Op wat ooit nog benoemd werd als de ‘vrije zaterdag’, 16 november in dit geval, zag ik de voorstelling Beste Mensen. In ons immer drukke bestaan trokken tientallen speeches voorbij die pleitten voor aanpak van het klimaatcrisis. Een probleem waar we nooit meer vrij van hebben.
Van Joop den Uyl tot Margaret Thatcher, van Severn Suzuki tot Greta Thunberg, van 1971 tot 2024. De speeches roepen op tot actie, benadrukken het belang voor de mensheid, de natuur en onze omgeving, onderstrepen ook dat het om feitelijke kennis gaat en niet om sprookjes, maar hier staan we en we moeten vrezen voor ons voortbestaan.
Inderdaad, een nogal deprimerend uurtje theater. Maar let op, cultuur brengt het rauwe nieuws, maar ook enige hoop, zeker in dit stukje.
Beste Mensen is van de makers van die andere confronterende voorstelling, De Zaak Shell. De multinational die heeft aangekondigd gewoon weer vol op het verkopen van fossiele brandstoffen in te zetten. De winsten voor de aandeelhouders zijn belangrijker dan het leven op aarde. Als konijnen die verblind in de koplampen kijken, wordt dat ook toegestaan.
Dat er wellicht een CEO wordt afgemaakt, is slechts op korte termijn bevredigend. Dat verlangen bestaat, moeten we erkennen. De exploitatie van natuurlijke grondstoffen is een wereldwijd systeem, dus moet ook het verzet tegen deze vernietiging systematisch worden georganiseerd en opgebouwd. Dat is een ongelofelijke opgave die jaarlijks vele mensenlevens kost, zie de vele vermoorde boeren en milieuactivisten wereldwijd.
Zaaigoed en goed zaaien
Dat vrouwen en kleine boeren van groot belang zijn, bewijst het werk van Vandana Shiva in het documentaire portret van haar. The seeds of Vandana Shiva (2021) is te zien in het Food Film Festival, georganiseerd door Voedsel Anders. Ik zag de film in het nieuwe zaaltje van Cinema de Vlugt, een mooie culturele plek in de dezer weken veelbesproken buurt Nieuw-West.
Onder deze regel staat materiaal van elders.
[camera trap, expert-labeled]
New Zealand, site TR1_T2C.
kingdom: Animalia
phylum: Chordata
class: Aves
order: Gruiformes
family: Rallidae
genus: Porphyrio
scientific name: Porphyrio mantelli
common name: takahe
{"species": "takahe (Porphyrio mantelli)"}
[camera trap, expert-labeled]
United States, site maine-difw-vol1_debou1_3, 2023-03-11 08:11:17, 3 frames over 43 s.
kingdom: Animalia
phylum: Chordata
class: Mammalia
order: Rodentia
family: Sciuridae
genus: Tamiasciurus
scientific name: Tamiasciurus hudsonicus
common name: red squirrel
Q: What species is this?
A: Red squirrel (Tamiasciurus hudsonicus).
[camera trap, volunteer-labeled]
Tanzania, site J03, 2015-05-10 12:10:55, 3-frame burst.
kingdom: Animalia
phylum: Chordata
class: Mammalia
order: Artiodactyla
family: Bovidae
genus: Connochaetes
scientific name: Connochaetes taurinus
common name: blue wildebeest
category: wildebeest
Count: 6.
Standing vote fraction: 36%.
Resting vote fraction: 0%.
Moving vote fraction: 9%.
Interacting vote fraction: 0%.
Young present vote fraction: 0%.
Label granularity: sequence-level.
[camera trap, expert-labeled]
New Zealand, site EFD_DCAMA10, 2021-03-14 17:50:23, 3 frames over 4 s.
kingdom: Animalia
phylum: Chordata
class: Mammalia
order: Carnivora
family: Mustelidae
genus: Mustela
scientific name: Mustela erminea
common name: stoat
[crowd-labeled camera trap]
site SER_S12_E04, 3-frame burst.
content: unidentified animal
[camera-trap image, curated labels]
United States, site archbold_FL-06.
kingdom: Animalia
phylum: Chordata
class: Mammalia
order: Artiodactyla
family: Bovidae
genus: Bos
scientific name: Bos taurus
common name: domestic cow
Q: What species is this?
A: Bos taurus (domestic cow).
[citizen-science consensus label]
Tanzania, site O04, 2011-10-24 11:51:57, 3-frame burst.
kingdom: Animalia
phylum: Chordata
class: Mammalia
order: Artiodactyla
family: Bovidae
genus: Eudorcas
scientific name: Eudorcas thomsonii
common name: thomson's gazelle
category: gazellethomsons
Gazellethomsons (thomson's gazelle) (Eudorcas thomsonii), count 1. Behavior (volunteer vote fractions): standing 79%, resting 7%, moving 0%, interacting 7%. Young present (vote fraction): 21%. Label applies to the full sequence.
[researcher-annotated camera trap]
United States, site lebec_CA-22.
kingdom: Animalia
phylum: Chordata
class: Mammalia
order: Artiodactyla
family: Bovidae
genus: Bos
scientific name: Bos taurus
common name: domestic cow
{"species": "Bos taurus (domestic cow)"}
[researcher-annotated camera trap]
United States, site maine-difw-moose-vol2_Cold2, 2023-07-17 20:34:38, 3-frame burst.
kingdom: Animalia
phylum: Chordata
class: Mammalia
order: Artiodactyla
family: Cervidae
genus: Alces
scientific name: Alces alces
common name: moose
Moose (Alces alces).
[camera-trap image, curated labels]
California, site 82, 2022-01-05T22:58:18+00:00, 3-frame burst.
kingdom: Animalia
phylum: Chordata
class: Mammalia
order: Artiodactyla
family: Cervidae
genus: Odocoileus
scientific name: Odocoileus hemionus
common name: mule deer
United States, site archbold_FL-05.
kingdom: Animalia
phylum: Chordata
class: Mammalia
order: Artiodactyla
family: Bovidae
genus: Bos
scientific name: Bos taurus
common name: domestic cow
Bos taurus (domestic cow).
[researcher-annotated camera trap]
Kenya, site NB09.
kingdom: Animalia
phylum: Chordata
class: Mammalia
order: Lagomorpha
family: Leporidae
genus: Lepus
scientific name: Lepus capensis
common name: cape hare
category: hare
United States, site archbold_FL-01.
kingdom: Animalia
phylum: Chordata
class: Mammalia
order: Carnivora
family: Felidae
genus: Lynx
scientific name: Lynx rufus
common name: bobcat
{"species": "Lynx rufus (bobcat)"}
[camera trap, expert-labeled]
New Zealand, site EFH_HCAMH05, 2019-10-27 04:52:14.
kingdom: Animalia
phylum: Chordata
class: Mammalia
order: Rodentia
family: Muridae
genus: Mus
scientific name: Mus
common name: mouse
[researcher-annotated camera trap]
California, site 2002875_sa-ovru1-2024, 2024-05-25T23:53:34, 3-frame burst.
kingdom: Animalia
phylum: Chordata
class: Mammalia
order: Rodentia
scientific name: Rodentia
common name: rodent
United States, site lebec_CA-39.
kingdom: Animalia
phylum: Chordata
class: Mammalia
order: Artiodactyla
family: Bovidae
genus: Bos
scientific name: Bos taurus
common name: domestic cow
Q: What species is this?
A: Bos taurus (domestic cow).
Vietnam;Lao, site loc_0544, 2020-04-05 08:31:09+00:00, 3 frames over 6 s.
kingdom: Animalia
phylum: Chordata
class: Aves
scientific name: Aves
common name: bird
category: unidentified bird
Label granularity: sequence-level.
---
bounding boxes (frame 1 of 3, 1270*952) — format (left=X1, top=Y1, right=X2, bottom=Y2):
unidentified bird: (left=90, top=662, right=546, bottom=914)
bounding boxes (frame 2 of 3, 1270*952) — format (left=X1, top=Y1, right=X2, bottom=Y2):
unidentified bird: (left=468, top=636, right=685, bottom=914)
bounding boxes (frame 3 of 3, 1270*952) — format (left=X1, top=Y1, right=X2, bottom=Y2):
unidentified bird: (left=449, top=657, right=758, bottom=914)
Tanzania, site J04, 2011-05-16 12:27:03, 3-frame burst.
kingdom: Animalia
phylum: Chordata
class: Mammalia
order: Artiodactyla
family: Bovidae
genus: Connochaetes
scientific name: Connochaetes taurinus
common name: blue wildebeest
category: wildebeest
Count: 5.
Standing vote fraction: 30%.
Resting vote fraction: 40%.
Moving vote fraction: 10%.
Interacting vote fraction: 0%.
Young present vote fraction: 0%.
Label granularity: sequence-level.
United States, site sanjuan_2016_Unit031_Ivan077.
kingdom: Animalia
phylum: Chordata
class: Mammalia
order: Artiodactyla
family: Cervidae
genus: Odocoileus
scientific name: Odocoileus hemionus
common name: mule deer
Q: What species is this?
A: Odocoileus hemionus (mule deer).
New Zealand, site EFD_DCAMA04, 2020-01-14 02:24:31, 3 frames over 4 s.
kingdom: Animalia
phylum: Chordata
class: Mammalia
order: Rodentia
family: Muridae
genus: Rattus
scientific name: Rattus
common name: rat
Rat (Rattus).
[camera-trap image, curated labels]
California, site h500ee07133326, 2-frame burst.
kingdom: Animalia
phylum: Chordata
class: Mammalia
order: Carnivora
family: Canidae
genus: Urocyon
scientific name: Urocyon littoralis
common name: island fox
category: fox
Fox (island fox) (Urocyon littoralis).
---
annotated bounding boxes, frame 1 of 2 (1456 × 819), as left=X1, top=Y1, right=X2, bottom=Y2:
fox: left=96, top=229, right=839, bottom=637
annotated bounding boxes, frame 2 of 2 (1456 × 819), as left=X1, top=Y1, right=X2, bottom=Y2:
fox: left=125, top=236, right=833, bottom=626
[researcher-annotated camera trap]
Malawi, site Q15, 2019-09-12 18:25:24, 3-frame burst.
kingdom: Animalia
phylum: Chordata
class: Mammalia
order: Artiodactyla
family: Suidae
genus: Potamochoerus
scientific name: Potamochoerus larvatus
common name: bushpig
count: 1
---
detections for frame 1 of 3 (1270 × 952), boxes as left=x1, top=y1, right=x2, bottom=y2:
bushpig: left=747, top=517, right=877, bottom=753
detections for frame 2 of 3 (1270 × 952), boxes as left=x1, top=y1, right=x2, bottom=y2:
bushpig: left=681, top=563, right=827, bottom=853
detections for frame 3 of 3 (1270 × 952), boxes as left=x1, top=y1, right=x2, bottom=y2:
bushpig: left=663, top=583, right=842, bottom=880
Shiva is inmiddels een soort ‘rockstar’ onder globale activisten en de film schetst een goed beeld van haar leven. Onder andere door het oprichten van zaadbanken door heel India strijdt zij tegen de multinationals in de agro-industrie die door monocultuur bodem, watersystemen en biodiversiteit vernietigen en mensen ziekt maakt.
De morele perversiteit van bedrijven als Monsanto (Bayer), die in India met Bt Cotton een ramp veroorzaakt heeft, blijft toch schokkend. Dat er meer dan 280.000 boeren zelfmoord hebben gepleegd door de opgebouwde schuldenlast van met name zaaigoed en bestrijdingsmiddelen, was een mij onbekend en nogal schrikbarend getal. De giframp in Bhopal, de grootste industriële ramp ooit, komt overigens ook nog langs in de documentaire.
Verdienmodel Monsanto (Bayer)
Het bedrijf verkoopt genetisch gemanipuleerd, hybride zaaigoed met hoge opbrengsten, die bestand zijn tegen bestrijdingsmiddelen die alleen door Monsanto geleverd worden. Het gaat met name om mais, katoen, sorgo, koolzaad, suikerbieten, tarwe en soja. Het zaaigoed geeft een eenmalige oogst en kan niet vermeerderd worden. Boeren worden zo bijna verplicht steeds nieuw zaaigoed en pesticiden bij hen te kopen. Ten koste van bodem, water en gezondheid.
Vandaar dat de zaadbanken van Vandana Shiva zo belangrijk zijn. Behalve dat kleine boeren hun eigen zaaigoed kunnen blijven beheren, zorgen ze voor een enorme verbetering van de biodiversiteit. Er zijn namelijk honderden verschillende soorten van al die gewassen, waardoor de last van een misoogst verdeeld wordt en goede eigenschappen door kruisen geteeld kunnen worden. Dat is een genetische rijkdom die bewaard en beheerd moet worden, maar niet door multinationals. Bovendien zorgt dat industriële voedsel voor 40% van de wereldwijde CO2-uitstoot door monocultuur, vervoer en energiegebruik.
De agro-industrie is een soort maffia
Dat die economische globalisering een vernietigende kracht is, weet ook de inmiddels 78-jarige activiste Helena Norberg-Hodge. Zij was onlangs in Nederland voor een lezing bij Schumacher Labs, waar ik haar kort sprak voor mijn podcast.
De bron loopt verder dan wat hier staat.